NIGER MILITIAS STORM OIL PLATFORM, DESTROY MAJOR PIPELINE

US, THAI, BRITISH WORKERS KIDNAPPED


By DP Mason

Shell Oil facilities in Niger have been attacked by Ijaw guerillas, cutting crude oil supplies to the world market by 15 percent.

The militia's of the Niger Delta's independence movement continues to wreak havoc on world oil markets with each successful attack, and as a result draw international media attention to their movement and to the monolopous 'rule' that international oil companies maintain over African tribes and their homelands.

Yesterday, the guerillas are claimed to have attacked a barge, blown up a pipeline, abducted US and British workers, torched an offshore platform used for loading crude oil onto international tankers, and engaged the government's security forces in armed battles.

The militias attacked the barge from four speed boats and have warned they are planning to ramp up their war on the oil industry, following airstrikes where the Niger government used helicopters to attack illegal barges militias were using to smuggle oil out of the area.

With a barrel of oil selling internationally for $60 to $70, almost triple the price three years ago, oil smuggling is a vastly profitable enterprise for independence movement militias, even when blackmarket prices might only be 20% of the international value.

The Niger government has announced it will enter negotiations with the kidnappers to have the workers freed, much to the chagrin of the US State Department, who regard such attacks on US-interest oil industry assets anywhere in the world as acts of terrorism, but they have not demanded the Niger government to cease such negotiations.
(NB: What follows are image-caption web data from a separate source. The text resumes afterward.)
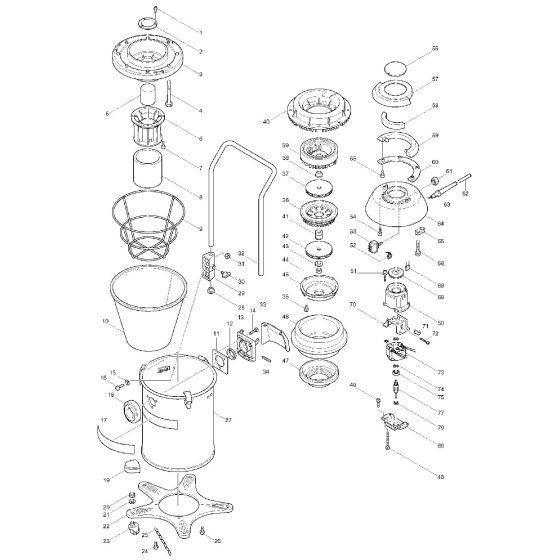 Panasonic EY0230 Spare Parts List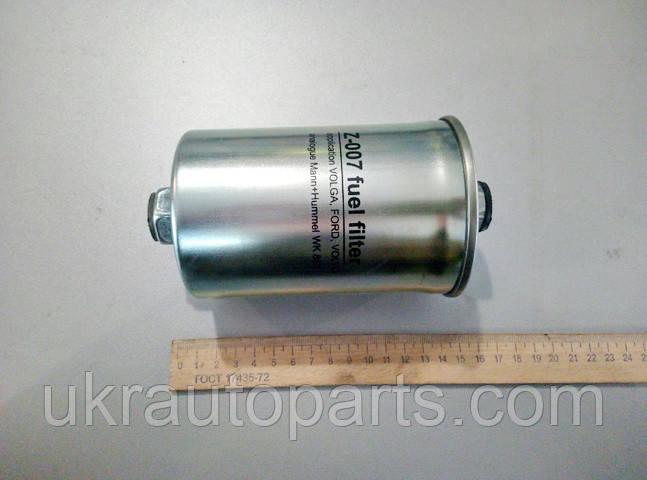 Фильтр топливный ГАЗЕЛЬ Двиг. 406 тонкой очистки (гайка) (ГЕРМАНИЯ) (406.1117010-252)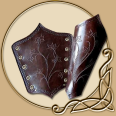 Leather Armour - Elven Maid Bracers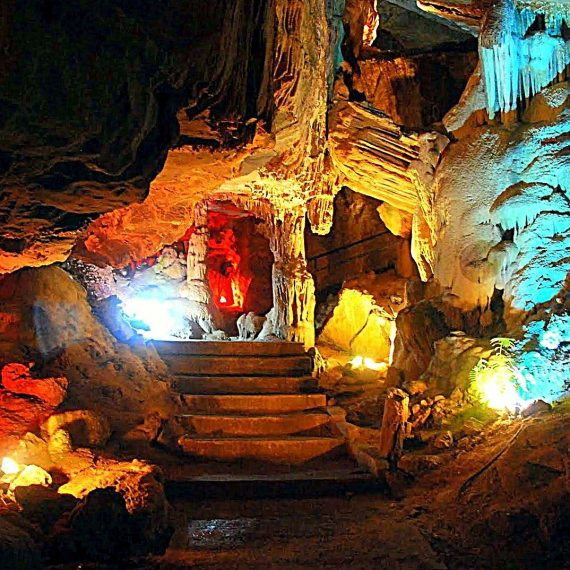 Caves of Taulabe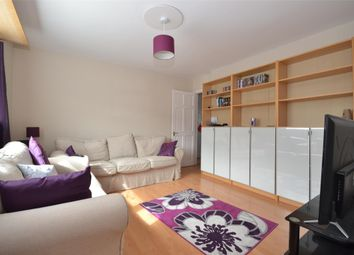 Thumbnail 2 bed flat to rent in Mountain Wood, Bathford, Bath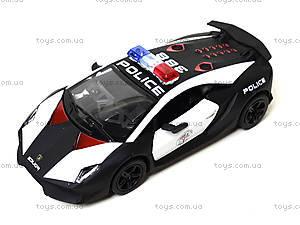 Игрушечная машинка Lamborghini Sesto Elemento Police, KT5359WP, отзывы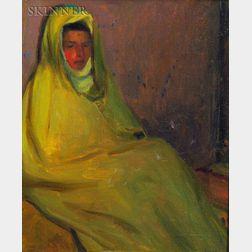 Robert Henry Logan (American, 1874-1942)    Seated Woman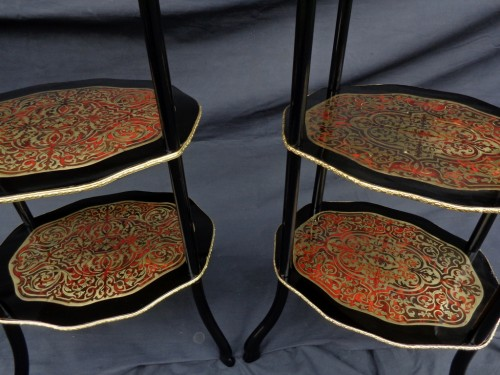 Furniture  -  Pair of little table in Boulle marquetry Napoléon III period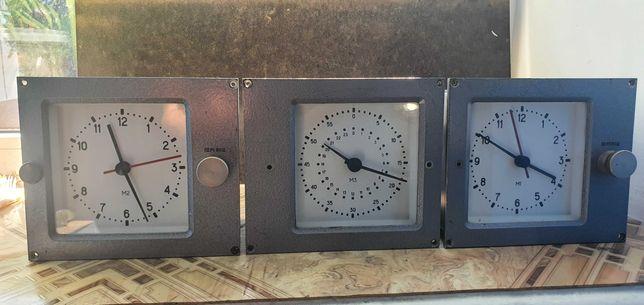 Часы вторичные 1шт. СССР Хронотрон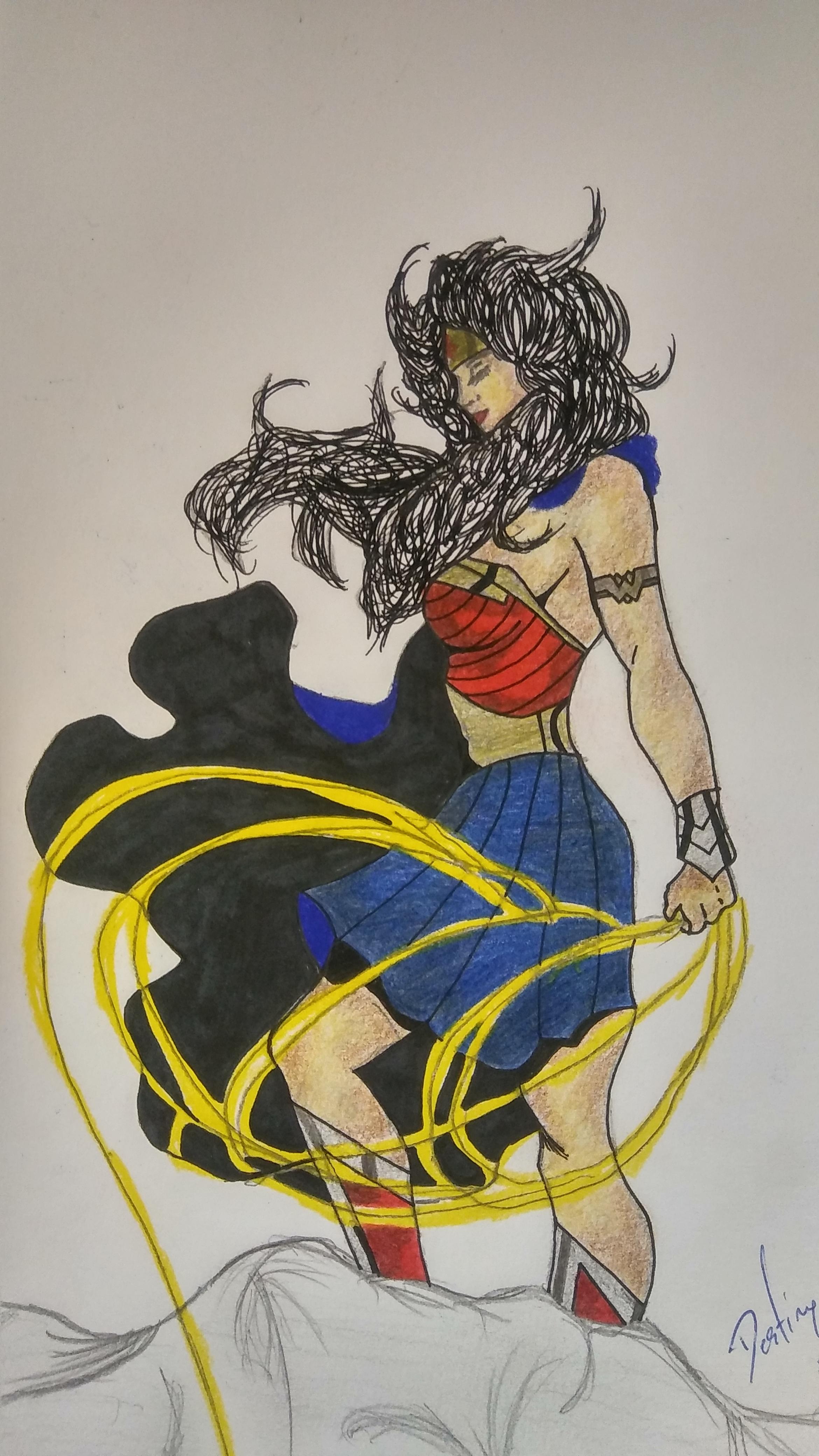 Artwork by Destiny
The US government may not directly negotiate with terorrists, as it continually claims, but it will quietly allow other governments to negotiate on their behalf.
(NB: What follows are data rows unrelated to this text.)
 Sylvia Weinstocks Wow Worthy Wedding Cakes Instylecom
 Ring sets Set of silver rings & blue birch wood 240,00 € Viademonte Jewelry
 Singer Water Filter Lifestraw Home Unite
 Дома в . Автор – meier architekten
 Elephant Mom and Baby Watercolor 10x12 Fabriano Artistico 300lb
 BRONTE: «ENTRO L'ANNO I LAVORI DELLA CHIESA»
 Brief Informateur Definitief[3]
No recgonised militia organisation has thus far claimed responsibility for the attack or kidnappings, though a statement was issued which read, in part, "These individuals and facilities were well guarded by a large number of soldiers who resisted for an embarrassingly short period before escaping to ensure their personal safeties."

In the past month alone, militias have kidnapped dozens of international workers (most released unharmed), have attacked more than a dozen oil facilities, blown up at least one major pipeline and killed some 22 soldiers and police in gun battles.

The Niger Delta covers some 70 thousand square kilometres of mangroves and swampland. The area is home to Africa's largest oil industry.

More than 14 million indigenous people of the Ijaw tribe call the Niger Delta home. The independence movement grows stronger by the month, and such attacks on foreign owned oil companies in Niger are strengthening the movement's calls for independent rule.